This work addresses the high computational complexity in estimating probabilistic values—such as Shapley values—arising from the exponential number of coalition evaluations. By analyzing existing Monte Carlo estimators through a unified perspective, the study uncovers a shared first-order error structure characterized by an augmented inverse probability weighting influence term and derives an explicit mean squared error expression. Building on this insight, the authors propose the Efficiency-Aware Surrogate-adjusted Estimator (EASE), which jointly optimizes the sampling strategy and surrogate function to enhance estimation accuracy. Empirical evaluations demonstrate that EASE consistently outperforms current state-of-the-art methods across diverse probabilistic value estimation tasks, achieving substantial improvements in both statistical efficiency and estimation precision.

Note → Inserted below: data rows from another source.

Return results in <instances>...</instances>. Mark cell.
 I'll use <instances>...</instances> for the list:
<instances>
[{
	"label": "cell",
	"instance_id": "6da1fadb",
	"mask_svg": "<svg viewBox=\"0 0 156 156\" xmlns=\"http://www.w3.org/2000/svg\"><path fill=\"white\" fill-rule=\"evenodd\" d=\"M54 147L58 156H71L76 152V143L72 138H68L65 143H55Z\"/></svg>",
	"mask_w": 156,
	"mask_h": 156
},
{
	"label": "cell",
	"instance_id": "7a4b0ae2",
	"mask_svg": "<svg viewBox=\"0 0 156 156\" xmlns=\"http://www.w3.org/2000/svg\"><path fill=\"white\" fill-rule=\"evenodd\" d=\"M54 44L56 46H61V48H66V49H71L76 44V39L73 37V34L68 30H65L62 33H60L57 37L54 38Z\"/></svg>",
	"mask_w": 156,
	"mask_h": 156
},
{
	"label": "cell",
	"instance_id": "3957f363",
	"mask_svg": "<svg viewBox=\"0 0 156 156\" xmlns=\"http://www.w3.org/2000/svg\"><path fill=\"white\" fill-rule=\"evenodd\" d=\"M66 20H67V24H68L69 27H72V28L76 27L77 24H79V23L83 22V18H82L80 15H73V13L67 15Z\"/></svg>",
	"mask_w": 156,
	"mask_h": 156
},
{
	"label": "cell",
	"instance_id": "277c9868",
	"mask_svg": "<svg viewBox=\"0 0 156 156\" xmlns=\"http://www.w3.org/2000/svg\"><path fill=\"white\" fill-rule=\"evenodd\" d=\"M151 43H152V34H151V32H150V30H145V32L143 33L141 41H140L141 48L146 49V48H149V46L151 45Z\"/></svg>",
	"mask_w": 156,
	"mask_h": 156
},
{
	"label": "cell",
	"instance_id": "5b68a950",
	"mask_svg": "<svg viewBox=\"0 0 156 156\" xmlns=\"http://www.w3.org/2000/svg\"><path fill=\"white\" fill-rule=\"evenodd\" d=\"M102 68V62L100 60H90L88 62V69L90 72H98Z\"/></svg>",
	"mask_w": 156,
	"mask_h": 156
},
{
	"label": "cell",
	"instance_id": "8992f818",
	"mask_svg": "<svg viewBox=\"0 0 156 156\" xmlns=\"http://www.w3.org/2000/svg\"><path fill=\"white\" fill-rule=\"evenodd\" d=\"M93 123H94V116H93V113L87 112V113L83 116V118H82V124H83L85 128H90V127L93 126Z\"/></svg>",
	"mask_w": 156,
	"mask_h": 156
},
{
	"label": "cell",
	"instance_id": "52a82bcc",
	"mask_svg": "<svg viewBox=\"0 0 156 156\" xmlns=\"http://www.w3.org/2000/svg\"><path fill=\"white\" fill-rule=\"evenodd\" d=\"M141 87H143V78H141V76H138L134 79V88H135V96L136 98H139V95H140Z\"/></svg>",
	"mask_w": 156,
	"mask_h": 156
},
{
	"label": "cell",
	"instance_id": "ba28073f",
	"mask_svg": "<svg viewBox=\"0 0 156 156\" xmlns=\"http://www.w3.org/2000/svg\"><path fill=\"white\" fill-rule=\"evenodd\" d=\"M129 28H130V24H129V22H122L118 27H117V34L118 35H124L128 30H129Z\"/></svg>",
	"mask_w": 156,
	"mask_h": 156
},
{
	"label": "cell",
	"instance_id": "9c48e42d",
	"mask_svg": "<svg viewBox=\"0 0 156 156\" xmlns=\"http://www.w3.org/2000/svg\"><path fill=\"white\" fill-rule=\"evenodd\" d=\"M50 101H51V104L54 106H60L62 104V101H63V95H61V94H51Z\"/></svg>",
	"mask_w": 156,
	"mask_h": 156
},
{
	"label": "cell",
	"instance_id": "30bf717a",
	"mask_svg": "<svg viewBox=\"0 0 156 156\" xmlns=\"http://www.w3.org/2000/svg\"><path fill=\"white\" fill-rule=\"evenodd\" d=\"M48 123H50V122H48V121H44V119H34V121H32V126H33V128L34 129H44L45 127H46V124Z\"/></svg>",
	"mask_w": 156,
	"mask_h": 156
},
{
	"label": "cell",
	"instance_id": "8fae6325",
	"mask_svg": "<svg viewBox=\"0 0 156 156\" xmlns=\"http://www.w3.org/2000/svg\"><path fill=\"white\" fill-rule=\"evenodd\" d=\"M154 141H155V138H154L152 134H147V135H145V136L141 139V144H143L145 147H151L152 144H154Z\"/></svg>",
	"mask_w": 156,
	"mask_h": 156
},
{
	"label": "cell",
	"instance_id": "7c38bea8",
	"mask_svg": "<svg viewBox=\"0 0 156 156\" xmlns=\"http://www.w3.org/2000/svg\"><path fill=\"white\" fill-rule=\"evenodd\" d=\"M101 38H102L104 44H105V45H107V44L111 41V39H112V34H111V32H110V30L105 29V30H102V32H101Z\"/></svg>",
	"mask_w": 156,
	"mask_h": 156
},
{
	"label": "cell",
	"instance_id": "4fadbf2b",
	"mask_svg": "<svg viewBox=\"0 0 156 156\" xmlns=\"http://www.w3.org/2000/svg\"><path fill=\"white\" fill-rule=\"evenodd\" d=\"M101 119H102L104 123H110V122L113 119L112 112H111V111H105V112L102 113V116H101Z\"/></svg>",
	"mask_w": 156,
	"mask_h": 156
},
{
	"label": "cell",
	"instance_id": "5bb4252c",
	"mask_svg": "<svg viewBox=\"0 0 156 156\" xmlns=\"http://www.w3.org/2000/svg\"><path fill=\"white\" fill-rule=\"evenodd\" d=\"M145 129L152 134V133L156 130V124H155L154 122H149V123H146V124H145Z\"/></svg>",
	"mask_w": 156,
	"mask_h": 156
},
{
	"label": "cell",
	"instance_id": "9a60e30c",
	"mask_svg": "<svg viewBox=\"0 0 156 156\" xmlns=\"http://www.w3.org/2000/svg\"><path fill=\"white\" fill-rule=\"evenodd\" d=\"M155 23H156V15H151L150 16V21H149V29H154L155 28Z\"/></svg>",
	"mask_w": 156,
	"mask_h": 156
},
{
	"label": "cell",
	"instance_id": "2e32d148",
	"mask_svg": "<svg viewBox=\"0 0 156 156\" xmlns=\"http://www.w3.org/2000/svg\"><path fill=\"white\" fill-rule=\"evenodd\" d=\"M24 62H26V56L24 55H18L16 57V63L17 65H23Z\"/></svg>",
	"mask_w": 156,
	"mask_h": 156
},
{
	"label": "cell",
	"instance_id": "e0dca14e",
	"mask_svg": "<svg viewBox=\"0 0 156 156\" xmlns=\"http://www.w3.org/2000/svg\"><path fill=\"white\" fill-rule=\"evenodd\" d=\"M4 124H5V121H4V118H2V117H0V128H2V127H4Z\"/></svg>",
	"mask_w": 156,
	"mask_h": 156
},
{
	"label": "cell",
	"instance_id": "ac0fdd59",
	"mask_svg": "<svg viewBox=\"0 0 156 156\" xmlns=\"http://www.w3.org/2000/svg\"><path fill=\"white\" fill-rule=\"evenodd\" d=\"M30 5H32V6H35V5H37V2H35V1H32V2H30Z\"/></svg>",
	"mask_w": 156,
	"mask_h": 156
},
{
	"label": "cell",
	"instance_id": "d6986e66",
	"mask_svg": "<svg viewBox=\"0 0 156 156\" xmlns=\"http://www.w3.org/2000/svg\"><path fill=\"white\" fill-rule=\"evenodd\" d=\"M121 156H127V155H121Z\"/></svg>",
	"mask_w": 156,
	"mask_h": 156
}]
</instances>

Probabilistic values, including Shapley values and semivalues, provide a model-agnostic framework to attribute the behavior of a black-box model to data points or features, with a wide range of applications including explainable artificial intelligence and data valuation. However, their exact computation requires utility evaluations over exponentially many coalitions, making Monte Carlo approximation essential in modern machine learning applications. Existing estimators are often developed through different identification strategies, including weighted averages, self-normalized weighting, regression adjustment, and weighted least squares. Our key observation is that these seemingly distinct constructions share a common first-order error structure, in which the leading term is an augmented inverse-probability weighted influence term determined by the sampling law and a working surrogate function. This first-order representation yields an explicit expression for the leading mean squared error (MSE), which characterizes how the sampling law and the surrogate jointly determine statistical efficiency. Guided by this criterion, we propose an Efficiency-Aware Surrogate-adjusted Estimator (EASE) that directly chooses the sampling law and surrogate to minimize the first-order MSE. We demonstrate that EASE consistently outperforms state-of-the-art estimators for various probabilistic values.